▸ What you need to do:
For this exercise, restate word for word only the lines from the first line of the data to the line containing "They were interested".

▼

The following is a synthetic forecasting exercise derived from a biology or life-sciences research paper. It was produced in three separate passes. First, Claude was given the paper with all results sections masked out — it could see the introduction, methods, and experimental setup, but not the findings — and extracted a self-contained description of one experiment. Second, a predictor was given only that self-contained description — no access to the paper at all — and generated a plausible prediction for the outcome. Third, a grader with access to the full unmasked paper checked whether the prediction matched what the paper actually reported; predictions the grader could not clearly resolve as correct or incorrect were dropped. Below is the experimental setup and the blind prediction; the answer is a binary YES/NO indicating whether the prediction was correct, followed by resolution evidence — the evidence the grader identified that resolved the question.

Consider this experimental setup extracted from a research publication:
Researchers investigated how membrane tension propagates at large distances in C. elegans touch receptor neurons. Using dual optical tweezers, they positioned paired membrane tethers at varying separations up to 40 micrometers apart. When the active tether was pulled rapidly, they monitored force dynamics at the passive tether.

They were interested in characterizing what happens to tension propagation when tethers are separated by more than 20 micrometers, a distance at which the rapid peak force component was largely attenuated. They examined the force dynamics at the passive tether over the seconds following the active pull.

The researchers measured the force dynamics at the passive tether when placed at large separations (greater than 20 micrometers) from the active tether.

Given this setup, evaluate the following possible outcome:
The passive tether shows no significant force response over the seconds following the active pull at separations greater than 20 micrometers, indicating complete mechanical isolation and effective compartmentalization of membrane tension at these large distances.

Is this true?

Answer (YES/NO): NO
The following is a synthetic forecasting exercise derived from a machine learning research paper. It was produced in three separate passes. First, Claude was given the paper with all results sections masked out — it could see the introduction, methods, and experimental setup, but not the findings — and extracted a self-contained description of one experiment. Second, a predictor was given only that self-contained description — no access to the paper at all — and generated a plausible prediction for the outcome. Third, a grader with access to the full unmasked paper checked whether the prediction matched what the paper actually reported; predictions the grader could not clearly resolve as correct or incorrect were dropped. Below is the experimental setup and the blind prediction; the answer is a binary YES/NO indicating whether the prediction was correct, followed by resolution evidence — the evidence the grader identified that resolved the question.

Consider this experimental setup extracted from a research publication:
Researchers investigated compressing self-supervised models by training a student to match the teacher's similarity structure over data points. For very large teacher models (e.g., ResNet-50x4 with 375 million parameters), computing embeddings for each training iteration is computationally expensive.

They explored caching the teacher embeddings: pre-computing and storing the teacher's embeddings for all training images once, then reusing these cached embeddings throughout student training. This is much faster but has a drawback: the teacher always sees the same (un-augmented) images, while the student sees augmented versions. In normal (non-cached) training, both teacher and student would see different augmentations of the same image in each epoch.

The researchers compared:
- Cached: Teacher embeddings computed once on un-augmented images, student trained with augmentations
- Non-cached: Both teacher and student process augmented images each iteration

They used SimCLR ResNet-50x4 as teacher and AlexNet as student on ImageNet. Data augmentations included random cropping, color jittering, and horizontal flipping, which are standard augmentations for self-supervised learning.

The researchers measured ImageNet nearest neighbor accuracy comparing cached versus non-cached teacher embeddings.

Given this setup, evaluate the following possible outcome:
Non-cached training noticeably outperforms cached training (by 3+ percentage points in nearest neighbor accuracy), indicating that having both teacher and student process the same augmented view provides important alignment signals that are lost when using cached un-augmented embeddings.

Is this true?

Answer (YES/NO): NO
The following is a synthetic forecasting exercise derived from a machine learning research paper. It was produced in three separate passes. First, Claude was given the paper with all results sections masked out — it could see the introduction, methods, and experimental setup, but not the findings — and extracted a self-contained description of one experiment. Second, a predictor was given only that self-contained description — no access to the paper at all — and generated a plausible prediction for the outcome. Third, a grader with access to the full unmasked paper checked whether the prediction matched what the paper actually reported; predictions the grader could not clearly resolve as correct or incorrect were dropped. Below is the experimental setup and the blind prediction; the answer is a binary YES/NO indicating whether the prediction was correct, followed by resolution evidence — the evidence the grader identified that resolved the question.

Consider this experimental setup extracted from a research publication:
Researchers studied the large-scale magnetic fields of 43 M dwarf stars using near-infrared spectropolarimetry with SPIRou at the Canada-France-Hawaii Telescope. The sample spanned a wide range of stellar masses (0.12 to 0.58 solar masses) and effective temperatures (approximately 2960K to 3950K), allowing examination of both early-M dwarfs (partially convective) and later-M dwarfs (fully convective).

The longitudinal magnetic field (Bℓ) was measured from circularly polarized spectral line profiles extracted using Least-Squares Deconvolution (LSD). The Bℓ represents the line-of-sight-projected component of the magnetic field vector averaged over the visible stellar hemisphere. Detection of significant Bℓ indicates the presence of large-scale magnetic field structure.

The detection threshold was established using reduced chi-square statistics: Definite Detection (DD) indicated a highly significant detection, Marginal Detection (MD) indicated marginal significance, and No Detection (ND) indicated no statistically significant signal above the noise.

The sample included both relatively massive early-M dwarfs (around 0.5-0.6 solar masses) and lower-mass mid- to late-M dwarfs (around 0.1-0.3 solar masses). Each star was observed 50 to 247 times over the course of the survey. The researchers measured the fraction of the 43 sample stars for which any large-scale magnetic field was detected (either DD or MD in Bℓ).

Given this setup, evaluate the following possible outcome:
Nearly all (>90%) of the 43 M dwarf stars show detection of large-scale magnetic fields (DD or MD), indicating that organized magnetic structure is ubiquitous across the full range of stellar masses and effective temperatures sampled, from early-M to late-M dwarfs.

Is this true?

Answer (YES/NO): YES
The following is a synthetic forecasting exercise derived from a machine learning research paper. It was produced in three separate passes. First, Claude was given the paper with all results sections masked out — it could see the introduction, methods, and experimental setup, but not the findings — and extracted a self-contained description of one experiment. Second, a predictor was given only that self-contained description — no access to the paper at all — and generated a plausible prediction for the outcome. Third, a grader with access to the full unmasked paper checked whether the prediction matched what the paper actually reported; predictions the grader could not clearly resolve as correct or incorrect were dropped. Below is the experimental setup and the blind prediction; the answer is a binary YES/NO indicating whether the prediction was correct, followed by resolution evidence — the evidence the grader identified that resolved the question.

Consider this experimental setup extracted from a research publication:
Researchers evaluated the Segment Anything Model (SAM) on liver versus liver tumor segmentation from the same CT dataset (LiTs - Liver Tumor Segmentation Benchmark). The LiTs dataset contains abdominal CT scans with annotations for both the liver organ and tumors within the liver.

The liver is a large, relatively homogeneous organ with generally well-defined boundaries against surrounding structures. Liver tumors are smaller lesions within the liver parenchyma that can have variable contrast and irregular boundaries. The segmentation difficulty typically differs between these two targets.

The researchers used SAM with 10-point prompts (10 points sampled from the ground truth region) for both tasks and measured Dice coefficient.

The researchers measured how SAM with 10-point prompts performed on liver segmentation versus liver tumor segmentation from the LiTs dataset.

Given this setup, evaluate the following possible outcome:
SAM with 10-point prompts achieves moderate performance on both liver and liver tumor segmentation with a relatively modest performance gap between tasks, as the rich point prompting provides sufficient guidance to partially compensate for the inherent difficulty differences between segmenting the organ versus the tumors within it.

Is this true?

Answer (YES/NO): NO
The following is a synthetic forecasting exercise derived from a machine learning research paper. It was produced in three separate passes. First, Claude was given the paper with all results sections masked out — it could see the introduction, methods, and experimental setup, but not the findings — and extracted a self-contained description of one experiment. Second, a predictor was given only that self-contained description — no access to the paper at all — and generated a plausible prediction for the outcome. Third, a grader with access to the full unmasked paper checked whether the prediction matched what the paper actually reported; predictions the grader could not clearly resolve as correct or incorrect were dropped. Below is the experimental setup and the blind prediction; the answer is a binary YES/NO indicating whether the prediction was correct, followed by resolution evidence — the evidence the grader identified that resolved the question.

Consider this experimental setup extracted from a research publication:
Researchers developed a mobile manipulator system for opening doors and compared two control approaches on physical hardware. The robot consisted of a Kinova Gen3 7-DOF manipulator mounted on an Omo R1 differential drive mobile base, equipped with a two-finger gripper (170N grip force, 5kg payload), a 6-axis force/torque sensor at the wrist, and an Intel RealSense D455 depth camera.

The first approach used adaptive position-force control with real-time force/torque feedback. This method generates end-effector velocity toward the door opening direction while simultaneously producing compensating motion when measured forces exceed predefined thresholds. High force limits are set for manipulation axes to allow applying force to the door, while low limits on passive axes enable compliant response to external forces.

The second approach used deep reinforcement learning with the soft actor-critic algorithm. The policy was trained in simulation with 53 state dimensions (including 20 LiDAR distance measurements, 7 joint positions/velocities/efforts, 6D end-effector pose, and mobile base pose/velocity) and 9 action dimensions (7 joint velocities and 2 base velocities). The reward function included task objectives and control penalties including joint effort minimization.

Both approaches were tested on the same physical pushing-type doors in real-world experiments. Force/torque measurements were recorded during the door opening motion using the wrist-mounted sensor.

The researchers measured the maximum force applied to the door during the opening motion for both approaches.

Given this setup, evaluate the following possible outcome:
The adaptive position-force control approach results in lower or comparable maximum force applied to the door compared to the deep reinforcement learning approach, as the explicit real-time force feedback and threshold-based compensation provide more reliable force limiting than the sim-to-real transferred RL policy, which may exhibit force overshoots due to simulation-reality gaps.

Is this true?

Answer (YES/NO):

▲

▸ Answer box:
The following is a synthetic forecasting exercise derived from a biology or life-sciences research paper. It was produced in three separate passes. First, Claude was given the paper with all results sections masked out — it could see the introduction, methods, and experimental setup, but not the findings — and extracted a self-contained description of one experiment. Second, a predictor was given only that self-contained description — no access to the paper at all — and generated a plausible prediction for the outcome. Third, a grader with access to the full unmasked paper checked whether the prediction matched what the paper actually reported; predictions the grader could not clearly resolve as correct or incorrect were dropped. Below is the experimental setup and the blind prediction; the answer is a binary YES/NO indicating whether the prediction was correct, followed by resolution evidence — the evidence the grader identified that resolved the question.

Consider this experimental setup extracted from a research publication:
Researchers investigated how membrane tension propagates at large distances in C. elegans touch receptor neurons. Using dual optical tweezers, they positioned paired membrane tethers at varying separations up to 40 micrometers apart. When the active tether was pulled rapidly, they monitored force dynamics at the passive tether.

They were interested in characterizing what happens to tension propagation when tethers are separated by more than 20 micrometers, a distance at which the rapid peak force component was largely attenuated. They examined the force dynamics at the passive tether over the seconds following the active pull.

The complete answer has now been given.